■ **Data entries**:
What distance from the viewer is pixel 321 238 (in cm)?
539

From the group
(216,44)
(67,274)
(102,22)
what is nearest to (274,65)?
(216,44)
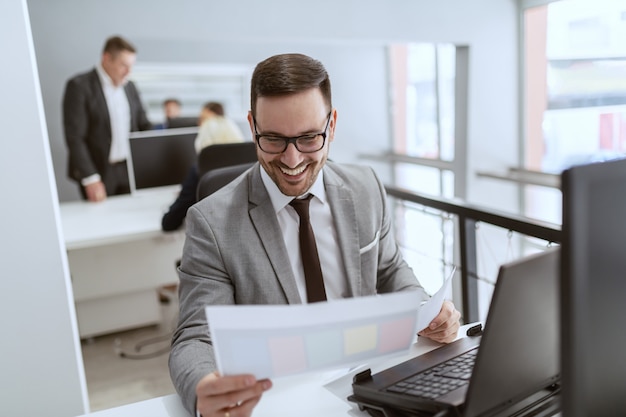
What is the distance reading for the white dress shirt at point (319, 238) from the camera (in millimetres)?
1281

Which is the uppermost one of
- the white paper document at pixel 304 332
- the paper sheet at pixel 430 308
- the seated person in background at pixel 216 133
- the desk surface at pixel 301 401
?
the seated person in background at pixel 216 133

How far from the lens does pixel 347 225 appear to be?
1.34 meters

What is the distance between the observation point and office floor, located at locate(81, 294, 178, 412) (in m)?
2.71

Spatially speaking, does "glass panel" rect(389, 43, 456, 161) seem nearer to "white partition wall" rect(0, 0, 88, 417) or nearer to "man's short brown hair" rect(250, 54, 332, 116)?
"white partition wall" rect(0, 0, 88, 417)

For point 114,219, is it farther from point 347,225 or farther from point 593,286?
point 593,286

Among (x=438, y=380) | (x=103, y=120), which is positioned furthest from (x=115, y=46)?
(x=438, y=380)

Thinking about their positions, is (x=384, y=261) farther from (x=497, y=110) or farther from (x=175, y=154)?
(x=497, y=110)

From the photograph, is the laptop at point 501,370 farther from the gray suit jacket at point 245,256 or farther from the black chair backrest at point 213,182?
the black chair backrest at point 213,182

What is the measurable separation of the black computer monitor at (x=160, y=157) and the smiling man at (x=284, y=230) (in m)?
1.97

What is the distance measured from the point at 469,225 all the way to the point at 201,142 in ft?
5.13

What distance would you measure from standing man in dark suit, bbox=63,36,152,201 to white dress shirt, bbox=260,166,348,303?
232 cm

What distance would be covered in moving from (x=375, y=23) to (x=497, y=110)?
4.81ft

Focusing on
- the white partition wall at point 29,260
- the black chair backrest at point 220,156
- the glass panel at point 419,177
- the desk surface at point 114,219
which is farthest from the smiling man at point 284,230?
the glass panel at point 419,177

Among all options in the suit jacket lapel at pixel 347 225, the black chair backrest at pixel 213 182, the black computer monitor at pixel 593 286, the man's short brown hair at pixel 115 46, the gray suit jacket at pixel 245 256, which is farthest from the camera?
the man's short brown hair at pixel 115 46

■ **Problem statement**:
Copy out every line of the records above word for word, omitting the pictures.

■ **Correct result**:
What distance from the viewer is pixel 321 238 (in cm)?
539

From the group
(216,44)
(67,274)
(102,22)
what is nearest to (274,65)?
(216,44)
What is the distance reading for the white dress shirt at point (319, 238) from the camera (in millimetres)?
1281

Which is the uppermost one of
- the white paper document at pixel 304 332
- the paper sheet at pixel 430 308
- the seated person in background at pixel 216 133
- the desk surface at pixel 301 401
?
the seated person in background at pixel 216 133

How far from the lens does pixel 347 225 appear to be?
1.34 meters

What is the distance between the observation point and office floor, located at locate(81, 294, 178, 412) (in m)?
2.71

Spatially speaking, does "glass panel" rect(389, 43, 456, 161) seem nearer to "white partition wall" rect(0, 0, 88, 417) or nearer to "man's short brown hair" rect(250, 54, 332, 116)?
"white partition wall" rect(0, 0, 88, 417)

For point 114,219, is it farther from point 347,225 or farther from point 593,286?
point 593,286

Among (x=438, y=380) | (x=103, y=120), which is positioned furthest from (x=115, y=46)?
(x=438, y=380)

Thinking about their positions, is (x=384, y=261) farther from (x=497, y=110) or farther from (x=175, y=154)?
(x=497, y=110)

From the photograph, is the laptop at point 501,370 farther from the gray suit jacket at point 245,256 or farther from the black chair backrest at point 213,182?
the black chair backrest at point 213,182

What is the measurable separation of the black computer monitor at (x=160, y=157) and the smiling man at (x=284, y=230) (in m)?
1.97

What is the distance measured from the point at 469,225 all the way to the point at 201,142 in ft?
5.13

What distance would you measure from standing man in dark suit, bbox=63,36,152,201 to white dress shirt, bbox=260,166,348,303?
232 cm

What distance would be covered in moving from (x=375, y=23) to (x=497, y=110)?
4.81ft

Focusing on
- the white partition wall at point 29,260
- the black chair backrest at point 220,156
- the glass panel at point 419,177
- the desk surface at point 114,219
which is farthest from the smiling man at point 284,230?
the glass panel at point 419,177

Among all options in the suit jacket lapel at pixel 347 225, the black chair backrest at pixel 213 182, the black computer monitor at pixel 593 286, the man's short brown hair at pixel 115 46, the gray suit jacket at pixel 245 256, which is farthest from the camera?
the man's short brown hair at pixel 115 46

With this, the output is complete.